:: Goal of the exercise ::
Retype every one of the items below word for word, leaving out the pictures.

:: Entries supplied ::
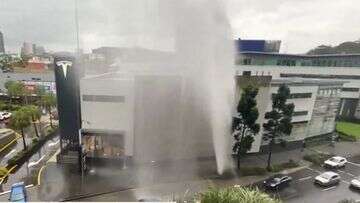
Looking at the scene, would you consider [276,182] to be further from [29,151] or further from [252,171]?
[29,151]

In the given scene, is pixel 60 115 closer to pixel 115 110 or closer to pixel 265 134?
pixel 115 110

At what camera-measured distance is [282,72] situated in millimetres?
50250

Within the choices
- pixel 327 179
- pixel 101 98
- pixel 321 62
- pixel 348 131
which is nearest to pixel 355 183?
pixel 327 179

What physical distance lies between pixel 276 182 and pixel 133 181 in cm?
1045

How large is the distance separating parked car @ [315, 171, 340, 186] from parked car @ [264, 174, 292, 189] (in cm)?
286

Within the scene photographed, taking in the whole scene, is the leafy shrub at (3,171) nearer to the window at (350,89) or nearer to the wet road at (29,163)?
the wet road at (29,163)

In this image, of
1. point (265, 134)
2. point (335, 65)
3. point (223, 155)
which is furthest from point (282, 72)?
point (223, 155)

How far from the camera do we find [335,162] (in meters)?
32.5

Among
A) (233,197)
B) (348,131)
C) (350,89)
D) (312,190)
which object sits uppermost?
(233,197)

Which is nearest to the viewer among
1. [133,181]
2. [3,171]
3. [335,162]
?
[133,181]

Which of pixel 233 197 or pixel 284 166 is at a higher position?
pixel 233 197

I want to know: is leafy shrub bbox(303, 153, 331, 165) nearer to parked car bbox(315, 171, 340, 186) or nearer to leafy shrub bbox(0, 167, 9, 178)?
parked car bbox(315, 171, 340, 186)

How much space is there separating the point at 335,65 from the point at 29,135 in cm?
4454

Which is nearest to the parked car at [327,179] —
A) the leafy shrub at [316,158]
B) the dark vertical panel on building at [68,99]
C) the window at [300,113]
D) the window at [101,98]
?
the leafy shrub at [316,158]
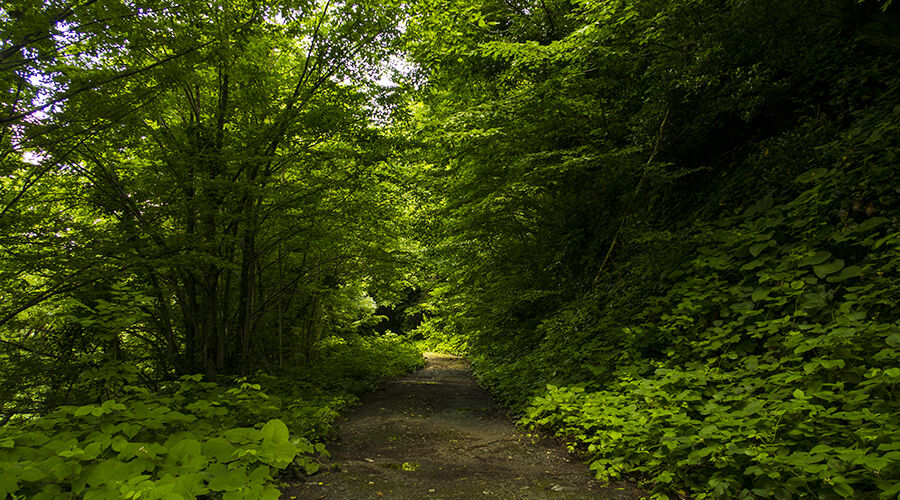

:: Complete answer ::
Looking at the scene, would you consider [276,182] to be further from [29,151] or further from [252,171]?
[29,151]

In the given scene, is pixel 60 115 closer to pixel 115 110 or closer to pixel 265 134?
pixel 115 110

At what camera-measured distance is [282,72] situated in millimetres?
50250

Within the choices
- pixel 327 179
- pixel 101 98
- pixel 321 62
- pixel 348 131
which is nearest to pixel 355 183?
pixel 327 179

What physical distance lies between pixel 276 182 and pixel 133 181 in cm?
1045

How large is the distance separating parked car @ [315, 171, 340, 186] from parked car @ [264, 174, 292, 189] (in cm)?
286

Within the scene photographed, taking in the whole scene, is the leafy shrub at (3,171) nearer to the window at (350,89) or nearer to the wet road at (29,163)?
the wet road at (29,163)

In this image, of
1. point (265, 134)
2. point (335, 65)
3. point (223, 155)
which is furthest from point (282, 72)?
point (223, 155)

How far from the camera do we find [335,162] (in meters)?
32.5

Among
A) (233,197)
B) (348,131)
C) (350,89)
D) (312,190)
which object sits uppermost?
(233,197)

Which is nearest to the viewer among
1. [133,181]
2. [3,171]
3. [335,162]
?
[133,181]

Which of pixel 233 197 or pixel 284 166 is at a higher position?
pixel 233 197

I want to know: is leafy shrub bbox(303, 153, 331, 165) nearer to parked car bbox(315, 171, 340, 186) or nearer to leafy shrub bbox(0, 167, 9, 178)?
parked car bbox(315, 171, 340, 186)

How much space is there separating the point at 335,65 from the point at 29,135 in cm?
4454

Which is nearest to the parked car at [327,179] —
A) the leafy shrub at [316,158]
B) the dark vertical panel on building at [68,99]
C) the window at [300,113]
D) the window at [101,98]
?
the leafy shrub at [316,158]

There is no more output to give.